In fact, the recovery of Singapore’s aviation and tourism sectors was predicted to be heavily slow.
But, the market will fully recover and Singapore could become an even stronger hub in the long term, by strong government support.
Singapore aviation would be double down
Singapore’s aviation and its group of airlines were doubling down, as it believes that with appropriate policies, strategies, and support, its role as an aviation hub can be maintained and strengthened.
However, Singapore remains committed to the Mega terminal 5 project, which will be completed around 2030 and will increase Changi’s capacity to 150 million passengers per year.
In the long term, the SIA Group (Singapore Airlines Group) would create a stronger hub over the next several years, helping justify Singapore’s massive investments in additional capacity at Changi.
In addition, Temasek Holdings and SIA announced a rights issue that will raise S$8.8 billion to S$15 billion.

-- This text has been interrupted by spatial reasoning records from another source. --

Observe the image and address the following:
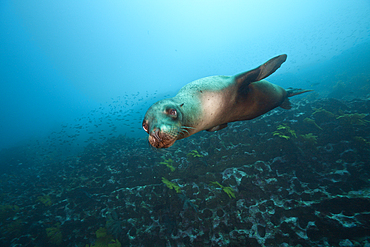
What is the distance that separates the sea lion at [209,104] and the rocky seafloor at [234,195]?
1.20 meters

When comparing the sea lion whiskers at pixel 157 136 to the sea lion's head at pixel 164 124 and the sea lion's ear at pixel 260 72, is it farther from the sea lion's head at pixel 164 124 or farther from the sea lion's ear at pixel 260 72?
the sea lion's ear at pixel 260 72

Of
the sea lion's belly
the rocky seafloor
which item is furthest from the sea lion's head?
the rocky seafloor

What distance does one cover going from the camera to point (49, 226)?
5.08 m

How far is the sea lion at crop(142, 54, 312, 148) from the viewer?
59.2 inches

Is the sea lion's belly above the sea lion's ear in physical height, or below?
below

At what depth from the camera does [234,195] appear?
4410 mm

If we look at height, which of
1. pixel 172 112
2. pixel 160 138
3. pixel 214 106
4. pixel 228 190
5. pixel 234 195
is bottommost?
pixel 234 195

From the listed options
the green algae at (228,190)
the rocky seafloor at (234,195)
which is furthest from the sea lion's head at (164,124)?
the green algae at (228,190)

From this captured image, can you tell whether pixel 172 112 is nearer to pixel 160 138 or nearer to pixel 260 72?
pixel 160 138

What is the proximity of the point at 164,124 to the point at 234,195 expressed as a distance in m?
4.17

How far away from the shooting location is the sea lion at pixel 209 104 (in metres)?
1.50

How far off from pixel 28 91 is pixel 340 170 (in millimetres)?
141233

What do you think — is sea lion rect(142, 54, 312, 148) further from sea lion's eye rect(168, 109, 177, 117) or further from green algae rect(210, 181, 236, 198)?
green algae rect(210, 181, 236, 198)

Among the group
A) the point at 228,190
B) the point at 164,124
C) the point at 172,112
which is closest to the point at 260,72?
the point at 172,112
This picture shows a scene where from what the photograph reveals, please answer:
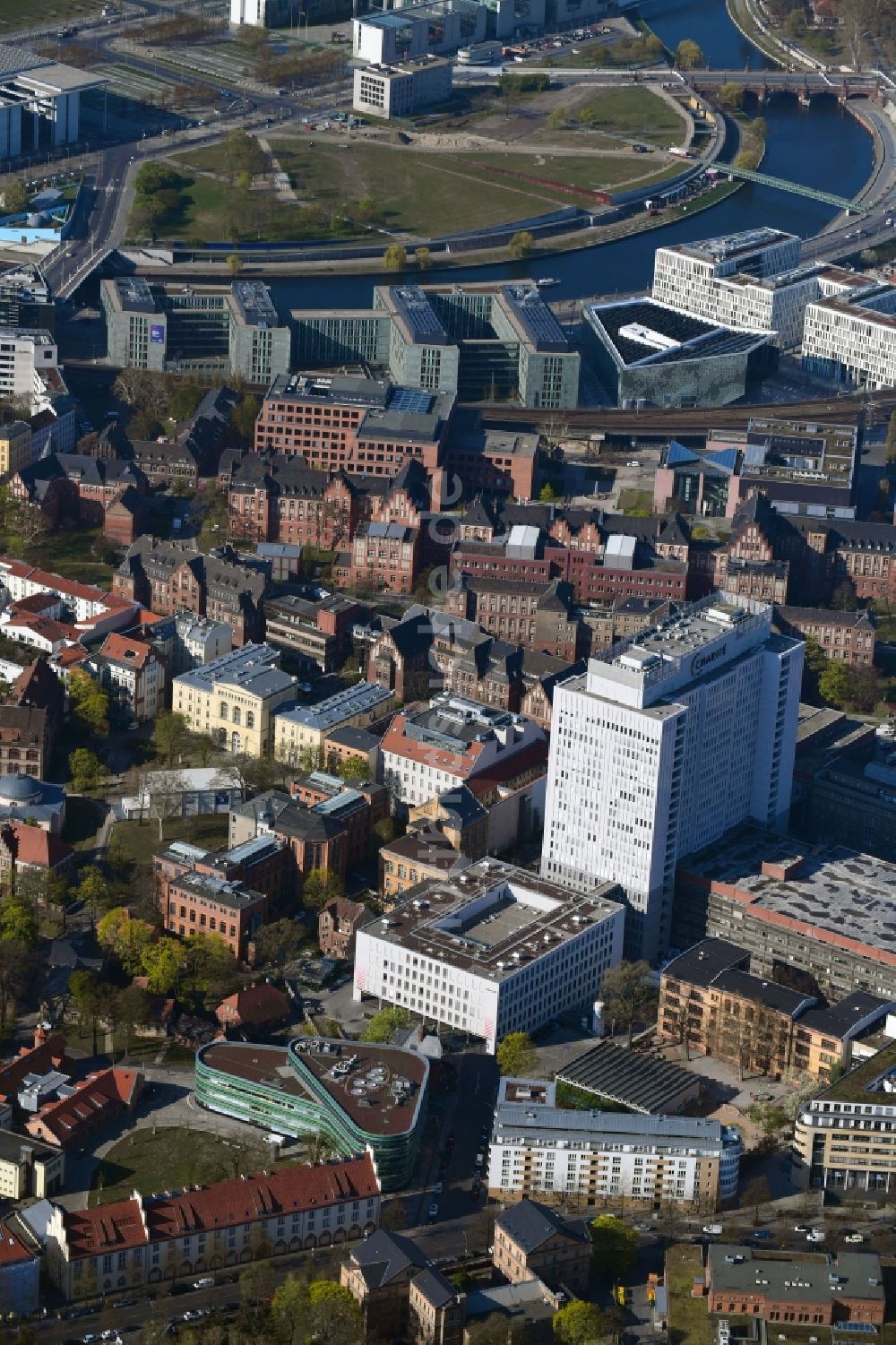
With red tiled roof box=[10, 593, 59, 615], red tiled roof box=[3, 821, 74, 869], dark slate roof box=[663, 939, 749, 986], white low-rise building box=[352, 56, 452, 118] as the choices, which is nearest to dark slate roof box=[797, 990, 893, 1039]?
dark slate roof box=[663, 939, 749, 986]

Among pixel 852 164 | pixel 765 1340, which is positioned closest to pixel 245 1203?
pixel 765 1340

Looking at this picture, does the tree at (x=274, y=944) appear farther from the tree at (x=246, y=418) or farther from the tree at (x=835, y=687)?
the tree at (x=246, y=418)

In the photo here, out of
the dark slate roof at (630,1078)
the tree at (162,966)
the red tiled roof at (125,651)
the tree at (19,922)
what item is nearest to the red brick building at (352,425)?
the red tiled roof at (125,651)

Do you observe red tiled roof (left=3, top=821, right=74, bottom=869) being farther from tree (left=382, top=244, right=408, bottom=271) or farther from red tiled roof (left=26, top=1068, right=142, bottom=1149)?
tree (left=382, top=244, right=408, bottom=271)

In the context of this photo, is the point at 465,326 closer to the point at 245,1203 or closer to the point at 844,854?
the point at 844,854

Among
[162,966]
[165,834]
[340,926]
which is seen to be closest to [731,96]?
[165,834]

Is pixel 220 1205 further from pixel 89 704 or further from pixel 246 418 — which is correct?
pixel 246 418

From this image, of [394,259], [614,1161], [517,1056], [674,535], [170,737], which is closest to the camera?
[614,1161]
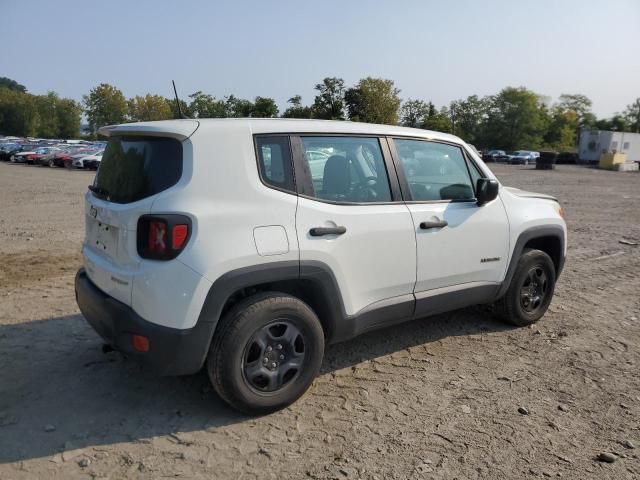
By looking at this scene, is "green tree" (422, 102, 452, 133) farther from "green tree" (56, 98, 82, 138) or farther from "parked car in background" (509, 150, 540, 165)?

The rights issue includes S$5.3 billion in new shares and S$3.5 billion in mandatory convertible bonds plus an option to issue another S$6.2 billion in convertible bonds.
But in the short-term, the obstacles for SIA is extremely challenging and even bleaker than other airlines group due to the lack of a domestic market but the staggering amount of cash it has raised will enable SIA to ride out the storm and be ready to pounce when it is time to come out of hibernation.
Singapore opening for international markets?
The recovery of international markets will allow Changi a higher throughput of passengers than the current dismal figures.
However, this start-up depends on the reopening of borders and the success of efforts to contain viruses.
Even though the Singapore circuit breaker measures, which have been extended until June 1, are effective enough for Singapore to consider reopening, there must be enough confidence that the virus is contained elsewhere.
Top 10 inbound markets for Singapore Changi Airport in 2019 (Source: Singapore Tourism Board visitor arrival data and Sobie Aviation)
Singapore may focus on domestic travel
A domestic travel recovery could help some major airports in Asia-Pacific limit traffic declines to as little as 10% or 20% while Changi’s traffic could remain down by over 90%.
But, domestic travel will not result in any major airport’s overall traffic returning to pre-crisis levels.
For the last week of March, Changi had reported a 98% drop in passenger traffic, causing a 71% drop for the full month to 1.7 million and a 33% drop for the first quarter to 11.0 million.
For at least a few months, we could expect a slight increase with Changi passenger traffic remaining at around 2% of normal levels.